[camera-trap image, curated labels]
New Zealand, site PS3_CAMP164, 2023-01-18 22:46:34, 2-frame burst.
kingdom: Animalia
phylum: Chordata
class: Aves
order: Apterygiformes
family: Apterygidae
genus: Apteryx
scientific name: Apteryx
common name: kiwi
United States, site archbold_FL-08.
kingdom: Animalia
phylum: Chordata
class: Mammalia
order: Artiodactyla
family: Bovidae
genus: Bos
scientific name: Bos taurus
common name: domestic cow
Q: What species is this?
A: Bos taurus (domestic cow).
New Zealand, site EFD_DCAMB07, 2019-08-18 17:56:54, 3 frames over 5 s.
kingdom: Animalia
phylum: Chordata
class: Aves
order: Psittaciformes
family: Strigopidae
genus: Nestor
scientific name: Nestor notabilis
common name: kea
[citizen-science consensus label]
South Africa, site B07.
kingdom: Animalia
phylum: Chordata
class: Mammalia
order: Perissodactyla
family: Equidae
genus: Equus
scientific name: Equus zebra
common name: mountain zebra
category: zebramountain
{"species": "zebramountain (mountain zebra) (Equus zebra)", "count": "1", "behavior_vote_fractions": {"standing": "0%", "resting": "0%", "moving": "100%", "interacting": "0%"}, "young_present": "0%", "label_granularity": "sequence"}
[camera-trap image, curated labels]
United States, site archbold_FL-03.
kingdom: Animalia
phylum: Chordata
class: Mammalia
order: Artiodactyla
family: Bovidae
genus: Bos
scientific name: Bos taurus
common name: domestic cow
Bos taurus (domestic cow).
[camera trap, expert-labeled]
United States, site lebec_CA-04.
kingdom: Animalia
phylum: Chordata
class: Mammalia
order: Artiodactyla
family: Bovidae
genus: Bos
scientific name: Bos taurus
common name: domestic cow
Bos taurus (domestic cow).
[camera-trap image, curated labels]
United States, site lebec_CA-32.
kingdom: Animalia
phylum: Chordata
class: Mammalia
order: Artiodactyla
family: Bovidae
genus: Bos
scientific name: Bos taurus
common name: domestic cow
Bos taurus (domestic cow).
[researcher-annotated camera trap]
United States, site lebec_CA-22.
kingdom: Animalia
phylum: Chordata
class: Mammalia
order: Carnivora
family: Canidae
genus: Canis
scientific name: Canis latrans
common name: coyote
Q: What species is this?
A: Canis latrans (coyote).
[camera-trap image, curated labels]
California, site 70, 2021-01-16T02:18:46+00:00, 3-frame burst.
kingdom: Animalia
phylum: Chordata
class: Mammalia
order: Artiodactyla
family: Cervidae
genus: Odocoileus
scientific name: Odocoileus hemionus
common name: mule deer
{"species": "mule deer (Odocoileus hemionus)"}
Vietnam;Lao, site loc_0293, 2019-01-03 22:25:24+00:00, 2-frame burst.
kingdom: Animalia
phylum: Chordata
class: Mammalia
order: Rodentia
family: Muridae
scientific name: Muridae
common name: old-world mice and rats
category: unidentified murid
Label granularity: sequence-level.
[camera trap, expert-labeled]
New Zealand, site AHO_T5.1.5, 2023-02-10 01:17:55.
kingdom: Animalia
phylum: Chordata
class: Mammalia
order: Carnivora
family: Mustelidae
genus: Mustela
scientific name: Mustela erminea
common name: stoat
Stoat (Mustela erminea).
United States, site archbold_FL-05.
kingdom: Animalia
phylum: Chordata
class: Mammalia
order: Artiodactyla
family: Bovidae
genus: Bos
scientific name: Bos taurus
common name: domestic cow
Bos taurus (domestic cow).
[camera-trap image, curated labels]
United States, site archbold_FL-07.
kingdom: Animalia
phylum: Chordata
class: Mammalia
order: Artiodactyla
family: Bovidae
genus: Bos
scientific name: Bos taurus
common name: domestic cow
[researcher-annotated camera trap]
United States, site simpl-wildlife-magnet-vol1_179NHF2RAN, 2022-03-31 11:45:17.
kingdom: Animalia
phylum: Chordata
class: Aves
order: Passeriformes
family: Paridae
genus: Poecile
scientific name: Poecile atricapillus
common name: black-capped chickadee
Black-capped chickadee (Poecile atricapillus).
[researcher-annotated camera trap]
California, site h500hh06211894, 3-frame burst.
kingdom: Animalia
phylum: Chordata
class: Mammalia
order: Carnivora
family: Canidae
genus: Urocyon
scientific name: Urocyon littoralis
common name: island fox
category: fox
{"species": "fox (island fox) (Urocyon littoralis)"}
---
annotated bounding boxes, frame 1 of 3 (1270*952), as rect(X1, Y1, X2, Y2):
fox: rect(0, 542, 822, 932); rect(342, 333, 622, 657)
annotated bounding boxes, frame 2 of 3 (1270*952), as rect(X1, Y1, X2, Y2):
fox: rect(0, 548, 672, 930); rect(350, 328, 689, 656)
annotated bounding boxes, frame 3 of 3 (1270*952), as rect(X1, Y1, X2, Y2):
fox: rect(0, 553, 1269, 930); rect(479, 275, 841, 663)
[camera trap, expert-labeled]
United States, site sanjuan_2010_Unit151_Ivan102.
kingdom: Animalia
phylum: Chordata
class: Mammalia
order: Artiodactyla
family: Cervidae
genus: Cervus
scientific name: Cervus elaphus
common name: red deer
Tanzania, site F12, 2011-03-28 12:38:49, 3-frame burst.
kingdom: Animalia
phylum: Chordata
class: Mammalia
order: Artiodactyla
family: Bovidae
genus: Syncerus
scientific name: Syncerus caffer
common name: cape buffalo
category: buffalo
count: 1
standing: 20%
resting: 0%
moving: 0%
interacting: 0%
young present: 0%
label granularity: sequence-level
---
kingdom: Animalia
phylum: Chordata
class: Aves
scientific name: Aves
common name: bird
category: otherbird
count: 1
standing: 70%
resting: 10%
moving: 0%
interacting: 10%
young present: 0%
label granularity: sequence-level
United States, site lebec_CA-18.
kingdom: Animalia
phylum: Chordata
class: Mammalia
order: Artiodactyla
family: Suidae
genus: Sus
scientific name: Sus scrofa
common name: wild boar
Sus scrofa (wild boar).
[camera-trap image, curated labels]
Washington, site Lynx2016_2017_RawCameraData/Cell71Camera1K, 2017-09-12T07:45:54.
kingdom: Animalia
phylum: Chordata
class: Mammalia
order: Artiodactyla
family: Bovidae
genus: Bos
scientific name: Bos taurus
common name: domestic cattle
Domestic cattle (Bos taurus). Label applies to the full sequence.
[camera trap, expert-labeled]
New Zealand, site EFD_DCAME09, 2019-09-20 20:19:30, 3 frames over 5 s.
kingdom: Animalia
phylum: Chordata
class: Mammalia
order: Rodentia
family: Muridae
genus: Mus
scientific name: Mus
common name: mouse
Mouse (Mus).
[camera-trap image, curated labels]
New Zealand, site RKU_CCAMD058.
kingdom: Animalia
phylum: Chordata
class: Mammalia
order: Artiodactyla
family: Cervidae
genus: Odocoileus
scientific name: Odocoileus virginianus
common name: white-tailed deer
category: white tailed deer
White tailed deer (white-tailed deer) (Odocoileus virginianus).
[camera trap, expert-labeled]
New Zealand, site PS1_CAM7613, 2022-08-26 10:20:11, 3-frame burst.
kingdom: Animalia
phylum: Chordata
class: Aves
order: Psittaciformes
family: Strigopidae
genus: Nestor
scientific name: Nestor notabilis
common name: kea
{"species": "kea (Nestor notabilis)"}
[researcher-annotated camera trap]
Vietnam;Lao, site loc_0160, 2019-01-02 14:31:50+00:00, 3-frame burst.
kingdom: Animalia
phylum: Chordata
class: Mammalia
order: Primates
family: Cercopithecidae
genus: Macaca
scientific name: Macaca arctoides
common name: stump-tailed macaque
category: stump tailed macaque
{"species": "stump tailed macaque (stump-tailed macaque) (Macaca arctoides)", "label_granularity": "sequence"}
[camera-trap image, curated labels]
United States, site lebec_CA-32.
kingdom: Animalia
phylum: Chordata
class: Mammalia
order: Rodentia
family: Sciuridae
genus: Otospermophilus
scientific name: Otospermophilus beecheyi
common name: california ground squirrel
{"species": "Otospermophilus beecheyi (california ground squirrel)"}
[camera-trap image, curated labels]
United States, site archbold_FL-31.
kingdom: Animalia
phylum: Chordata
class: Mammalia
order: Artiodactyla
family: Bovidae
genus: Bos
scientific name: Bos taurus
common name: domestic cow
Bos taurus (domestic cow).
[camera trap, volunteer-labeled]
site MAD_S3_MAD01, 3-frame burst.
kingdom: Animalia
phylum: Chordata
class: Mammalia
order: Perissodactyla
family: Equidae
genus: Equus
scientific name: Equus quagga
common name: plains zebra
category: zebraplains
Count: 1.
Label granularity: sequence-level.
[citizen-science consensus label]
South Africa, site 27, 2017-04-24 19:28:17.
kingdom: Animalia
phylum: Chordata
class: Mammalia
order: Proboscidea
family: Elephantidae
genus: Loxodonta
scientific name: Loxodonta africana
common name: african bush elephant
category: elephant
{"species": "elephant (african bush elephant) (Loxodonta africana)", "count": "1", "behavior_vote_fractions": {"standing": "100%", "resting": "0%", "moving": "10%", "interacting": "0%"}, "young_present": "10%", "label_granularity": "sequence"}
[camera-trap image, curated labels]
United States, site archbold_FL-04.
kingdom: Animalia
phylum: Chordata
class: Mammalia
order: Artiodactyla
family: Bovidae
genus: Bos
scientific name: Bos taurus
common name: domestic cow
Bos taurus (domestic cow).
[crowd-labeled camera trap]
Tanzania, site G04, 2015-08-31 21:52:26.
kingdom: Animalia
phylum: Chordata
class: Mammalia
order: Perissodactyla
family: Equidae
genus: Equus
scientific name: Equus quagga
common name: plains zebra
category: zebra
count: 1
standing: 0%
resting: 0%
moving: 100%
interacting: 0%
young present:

=====

→ **What you should do**
From the listing above, return the lines starting at the one with "common name: mule deer" and ending at the one with "category: fox", both kept, exactly as they appear and nothing more.

→ **Reply to the exercise**
common name: mule deer
{"species": "mule deer (Odocoileus hemionus)"}
Vietnam;Lao, site loc_0293, 2019-01-03 22:25:24+00:00, 2-frame burst.
kingdom: Animalia
phylum: Chordata
class: Mammalia
order: Rodentia
family: Muridae
scientific name: Muridae
common name: old-world mice and rats
category: unidentified murid
Label granularity: sequence-level.
[camera trap, expert-labeled]
New Zealand, site AHO_T5.1.5, 2023-02-10 01:17:55.
kingdom: Animalia
phylum: Chordata
class: Mammalia
order: Carnivora
family: Mustelidae
genus: Mustela
scientific name: Mustela erminea
common name: stoat
Stoat (Mustela erminea).
United States, site archbold_FL-05.
kingdom: Animalia
phylum: Chordata
class: Mammalia
order: Artiodactyla
family: Bovidae
genus: Bos
scientific name: Bos taurus
common name: domestic cow
Bos taurus (domestic cow).
[camera-trap image, curated labels]
United States, site archbold_FL-07.
kingdom: Animalia
phylum: Chordata
class: Mammalia
order: Artiodactyla
family: Bovidae
genus: Bos
scientific name: Bos taurus
common name: domestic cow
[researcher-annotated camera trap]
United States, site simpl-wildlife-magnet-vol1_179NHF2RAN, 2022-03-31 11:45:17.
kingdom: Animalia
phylum: Chordata
class: Aves
order: Passeriformes
family: Paridae
genus: Poecile
scientific name: Poecile atricapillus
common name: black-capped chickadee
Black-capped chickadee (Poecile atricapillus).
[researcher-annotated camera trap]
California, site h500hh06211894, 3-frame burst.
kingdom: Animalia
phylum: Chordata
class: Mammalia
order: Carnivora
family: Canidae
genus: Urocyon
scientific name: Urocyon littoralis
common name: island fox
category: fox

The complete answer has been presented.